イギリス王位継承順位(イギリスおういけいしょうじゅんい、英語: Line of succession to the British throne)は、グレートブリテンおよび北アイルランド連合王国(イギリス)および英連邦王国諸国の王位継承権者の順位である。
イギリスの王位継承順は1701年王位継承法により原型が定められ、2013年王位継承法で一部が改正された。これらの法律によって定められている王位継承の条件は以下の通りである。

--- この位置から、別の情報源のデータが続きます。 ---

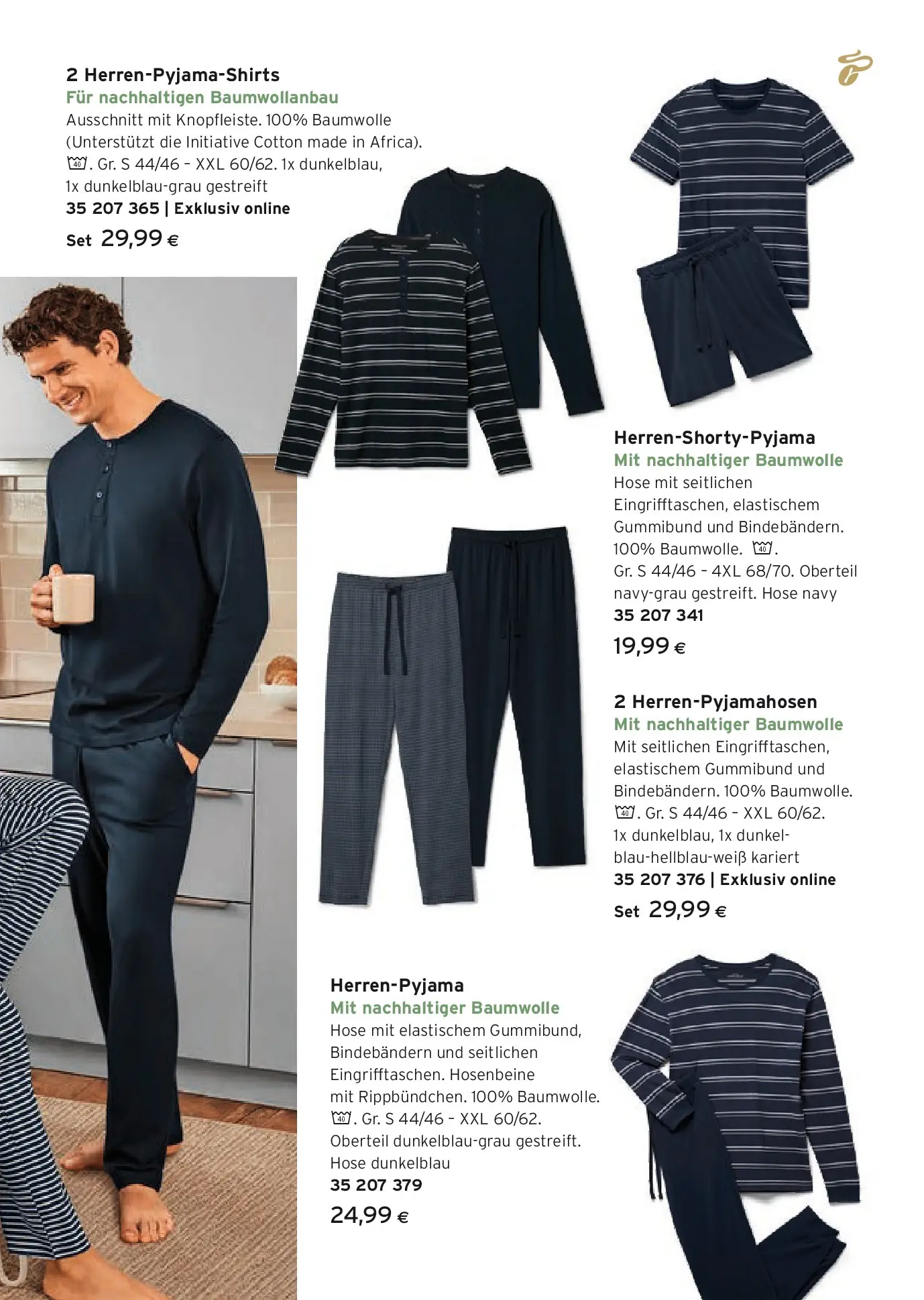 2 Herren-Pyjama-Shirts
Für nachhaltigen Baumwollanbau
Ausschnitt mit Knopfleiste. 100% Baumwolle (Unterstützt die Initiative Cotton made in Africa). 40. Gr. S 44/46 – XXL 60/62. 1x dunkelblau, 1x dunkelblau-grau gestreift
35 207 365 | Exklusiv online
Set 29,99 €

Herren-Shorty-Pyjama
Mit nachhaltiger Baumwolle
Hose mit seitlichen Eingrifftaschen, elastischem Gummibund und Bindebändern. 100% Baumwolle. 40. Gr. S 44/46 – 4XL 68/70. Oberteil navy-grau gestreift. Hose navy
35 207 341
19,99 €

2 Herren-Pyjamahosen
Mit nachhaltiger Baumwolle
Mit seitlichen Eingrifftaschen, elastischem Gummibund und Bindebändern. 100% Baumwolle. 40. Gr. S 44/46 – XXL 60/62. 1x dunkelblau, 1x dunkelblau-hellblau-weiß kariert
35 207 376 | Exklusiv online
Set 29,99 €

Herren-Pyjama
Mit nachhaltiger Baumwolle
Hose mit elastischem Gummibund, Bindebändern und seitlichen Eingrifftaschen. Hosenbeine mit Rippbündchen. 100% Baumwolle. 40. Gr. S 44/46 – XXL 60/62. Oberteil dunkelblau-grau gestreift. Hose dunkelblau
35 207 379
24,99 €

ステュアート家の血を引いている者(ハノーファー選帝侯妃ゾフィーの子孫[1])に限る。 継承者は国王の直系子孫。2011年10月28日以降に誕生した者は、男女の性別を問わずに長子先継(第一子→第一子の子孫→第二子→第二子の子孫→……の順)。2011年10月27日以前誕生の者については改正前の兄弟姉妹間男子優先が適用される。 キリスト教徒でプロテスタント信仰であること。王位継承後、イングランド国教会・スコットランド国教会に帰属すること。 カトリック信徒ないしカトリックに転向した者は、継承権を喪失する。 非嫡出子は継承権が与えられない。
2011年10月28日にオーストラリアのパースで行われた英連邦王国首相会議で、カトリック信徒との結婚による王位継承権の喪失の条項の撤廃、また男女の別なく長子先継とする改正が合意された。この改正に関しては英連邦王国の各議会の議決と国王の裁可が必要であり(パプアニューギニアとツバルを除く)、各国で作業が行われた。2011年時点で継承権の最下位(4973位)はドイツ在住の女性カリン・ボゲルであった[2]。
2012年12月3日にケンブリッジ公爵ウィリアム王子(現在のウィリアム皇太子)の妃キャサリンの第一子懐妊が公表され、12月13日には英連邦首脳会議の合意に沿って王位継承法案が議会下院に提出された。世論は速やかな法案成立を待望しているなどとして、政府がその審議の促進を求めた結果、法案はわずかな修正を経て、2013年1月28日に下院を、4月22日には無修正で上院を通過し、4月25日に女王の裁可を得て2013年王位継承法が制定された[3]。2013年王位継承法は、2015年3月26日に発効した。
カトリック信徒との結婚で継承権を喪失していた者のうち、セント・アンドルーズ伯爵ジョージ・ウィンザーなどがこの改正により復権している。
※以下:(イギリス王位継承順位) 王位継承権者 (生年)。
歴代国王の子孫は各国の王室と婚姻関係を結んでいるため、非カトリック諸外国の王室・名家にも継承権者が存在する。これらの順位は、自身より上位の継承権保有者の誕生・死去、もしくはカトリックへの改宗などによって頻繁に変動する。もっとも、現イギリス王室とはかなりの遠縁のため、彼らがイギリス国王を継承する可能性は非常に低い。
その他、ルーマニア、セルビア(ユーゴスラビア)、ロシア、クールラント、ハノーファー、ジョージア、ブルガリア、ザクセン=ヴァイマル=アイゼナハなどの旧王家・名家にも継承権保持者がいる。
また、 スペイン国王アルフォンソ13世とヴィクトリア・ユージェニー公女が婚姻しているため、アルフォンソ13世の子孫は、全員が同時にヴィクトリア女王の子孫でもある。更にコンスタンティノス2世の姉であるソフィア王女がヴィクトリア・ユージェニーの孫にあたるフアン・カルロス1世に嫁ぎ、スペイン王室にも継承者の血統が流れている。しかし、スペイン王室はカトリック信仰であり、前述の二人の継承者は何れも結婚に伴って自らカトリックに改宗しているため、子孫も含め継承権が無い。特にヴィクトリア・ユージェニーの婚姻においては、ヴィクトリア女王の子孫の殆どがプロテスタント各王室との婚姻を行う時代で異例のものであり、彼女がヴィクトリアの血を引くが故の血友病患児出生の可能性も含め出身両国で議論が噴出した。
なお、エリザベス2世の王配であるエディンバラ公フィリップもヴィクトリア女王の子孫であるため王位継承権を有していたが、2021年の薨去時点で第485位に過ぎず、彼自身の子孫の誰よりも下位にあった (ヴィクトリア女王 → ヘッセン大公妃アリス → ミルフォード・ヘイヴン侯爵夫人ヴィクトリア → ギリシャ王子妃アリス → エディンバラ公フィリップ)。